After all, the British — in charge of Basra and other southern areas — are doing a far better job of managing the supposedly far more troublesome Shiites.

American haplessness can be seen in their guesswork on who might be attacking them: "Saddam Fedayeen, displaced Baathists, some Islamic extremists, the so-called Army of Muhammad, Wahhabis, maybe some Al Qaeda terrorists, Iranian-backed Shia — who knows?" said Maj. Scott Sossaman, a battalion leader, in a typical comment.

The bombing of the Jordanian embassy in Baghdad Thursday had the stamp of Al Qaeda terrorism. If so, the Americans have been going after the wrong people on false assumptions and weak intelligence.

The latter emanates from too much reliance on technology and on "experts," in Iraq and back in Washington, who speak no Arabic and have little or no feel for the pulse of the land or its people.

Beyond the house raids, Americans have angered Iraqis by detaining about 5,000 people, many on the flimsiest of suspicion, for weeks.

They're being held under inhumane conditions, with no opportunity to get word back to their families.

French and British media are reporting from the notorious Abu Ghraib prison, once again in use, and from other detention centres.

Detainees are held under "tarps surrounded by barbed wire under blistering sun," says the Liberation of Paris Web site (http://www.libe.com).

It quotes one as saying that prisoners are punished at the slightest infraction and "made to stand for hours in the sun, arms and legs outstretched."

Others are said to be "thrown in the dirt on their stomach, with their hands tied, under the hot sun."

Amnesty International has just condemned such American abuses. Ironic, since the liberators are ostensibly there to establish democracy and the rule of law.

Then there's the callous or casual American approach to collateral damage caused in the hunt for Saddam or by measures to subdue the resistance.

Between six to a dozen bystanders were gunned down during a wild, and unprovoked, shootout by the elite Task Force 20 during a recent raid in Baghdad in pursuit of him.

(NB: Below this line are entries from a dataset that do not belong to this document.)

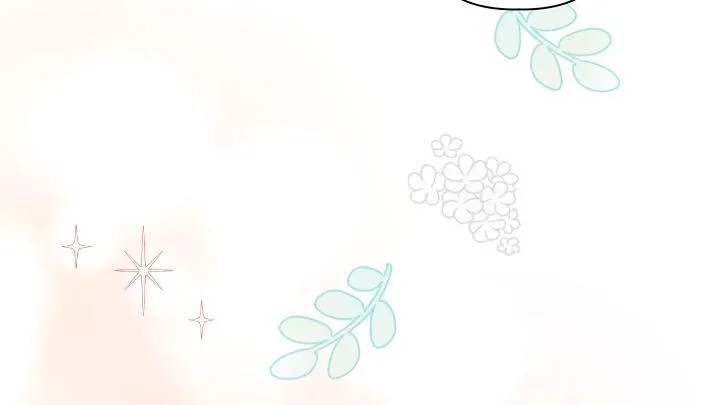 Preference for the Possessor Chapter 15 page 70 - 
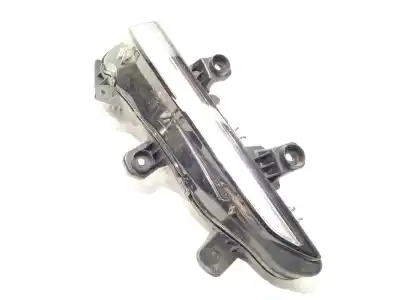 Автозапчасти б/у правый передний пилот за peugeot 208 ii (ub_, up_, uw_, uj_) 1.2 puretech 130 ссылки oem iam 9824241180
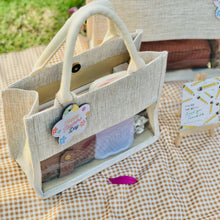 Load image into Gallery viewer, Customised Tote Bags
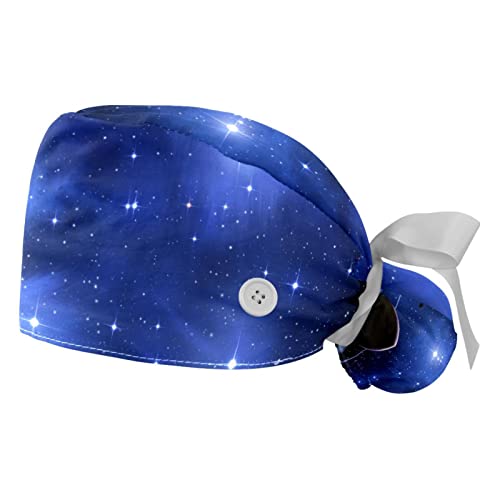 Casquettes de travail ajustables univers et chapeaux de protection JDEZ avec bandeau
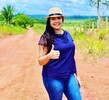 Eleita deputada Federal, Cristiane Lopes agradece á Deus e ao povo pela vitória e reafirma compromisso com Rondônia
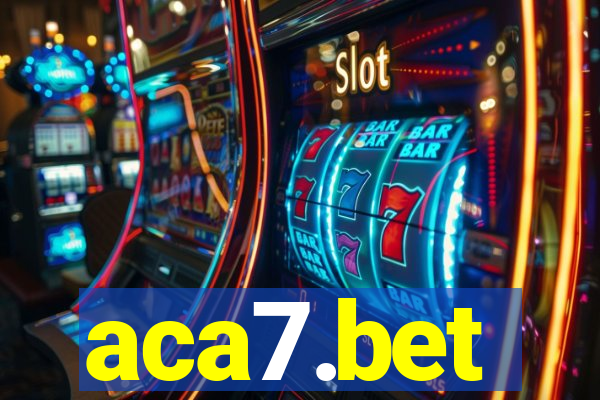 aca7.bet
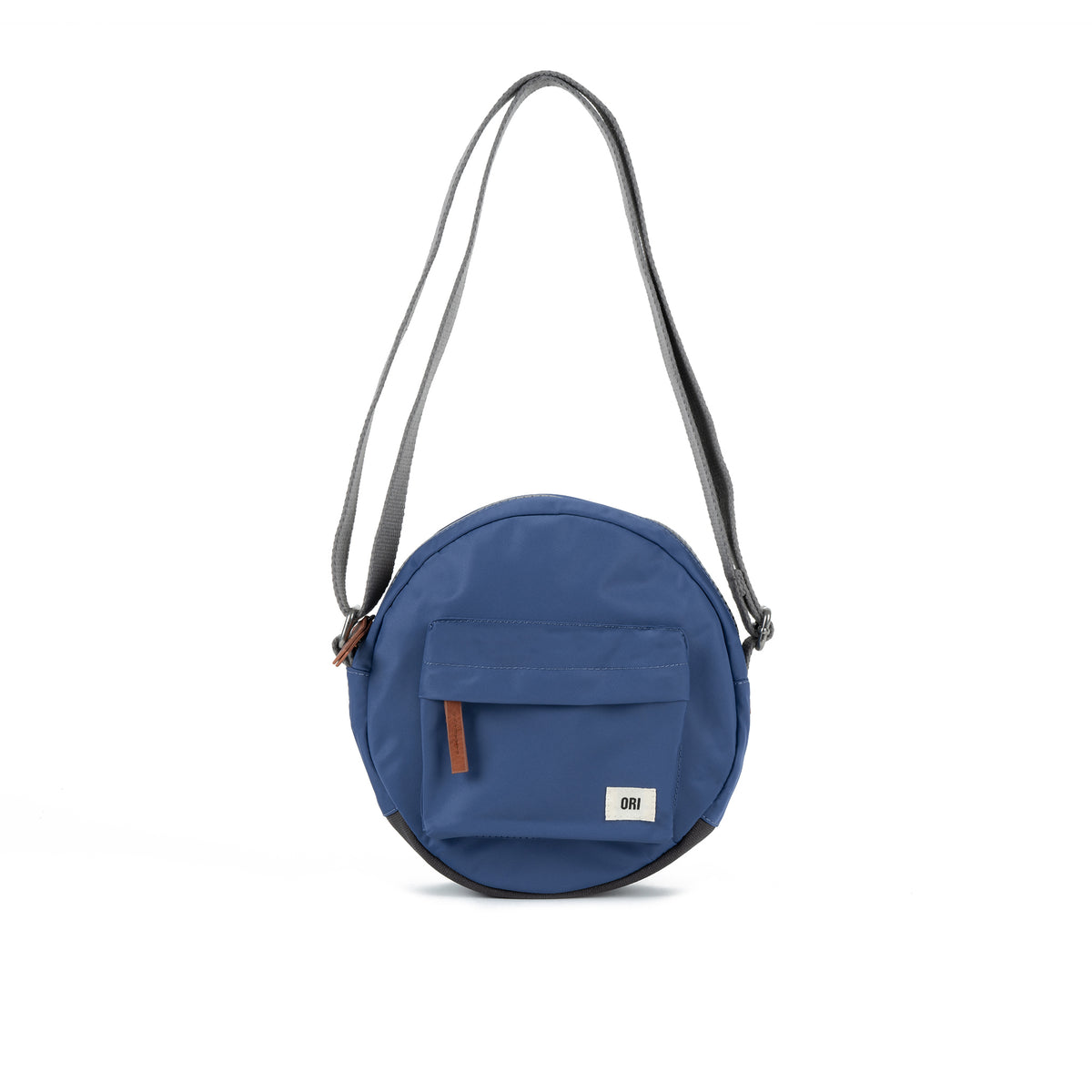 Paddington Small Crossbody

Sixteen were killed in the April bombing of a restaurant where he was supposed to be.

We don't know how many died in the cruise missile attack on "a Saddam bunker" on the eve of the war.

Seymour Hersh of The New Yorker magazine has just revealed that 80 innocent people were killed in a June 28 raid near the Syrian border on a convoy that was thought to be carrying Saddam and his entourage.

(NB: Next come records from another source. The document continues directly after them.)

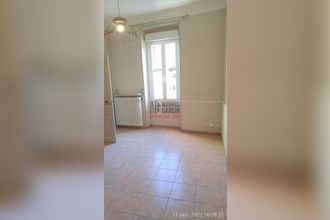 achat appartement carpentras 84200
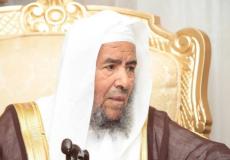 صالح المقيطيب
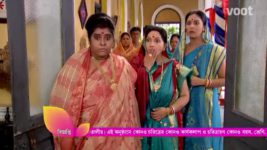 Pratham Pratishruti S01E133 1st August 2018 Full Episode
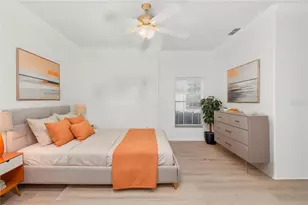 917 Shorehaven Dr, Poinciana, FL 34759 - Photo 50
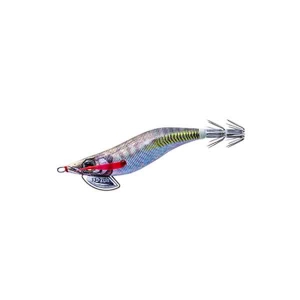 [요즈리] 파타파타큐 2.5호 무늬오징어 에기 에깅 문어 한치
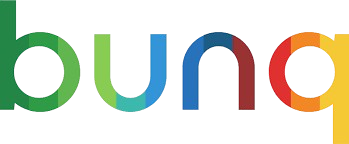 Bunq Bank (ES)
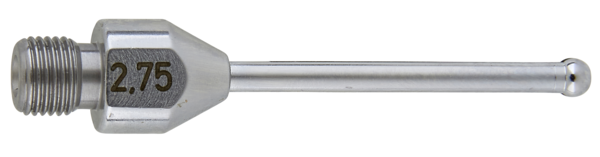 Mitutoyo - Contact Point for Series 526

American soldiers have killed more than 30 people by firing on demonstrators in Baghdad, Falujah, Mosul and Karbala.

How many dead Iraqis, soldiers and civilians, during the war and since its end May 1?

No one knows for sure. Or cares. Not the U.S. military. As Gen. Tommy Franks said, "We don't do body counts" — of the enemy. Not the American media, either. They don't even seem to make an effort.

According to http://www.iraqbodycount.net, run by academics and peace activists, the reported civilian death count, so far, stands at "a minimum of 6,087 and a maximum of 7,798."

The estimated number of injured is 20,000.

American forces have been given the benefit of the doubt because they've been facing guerrilla attacks. But their actions and, in fact, their entire approach to the occupation raise disturbing questions, summarized in what Iraqis most often ask visitors: "How do Americans think of us, as Iraqis or as animals? Why do they treat us like cattle?"


Haroon Siddiqui is the Star's editorial page editor emeritus.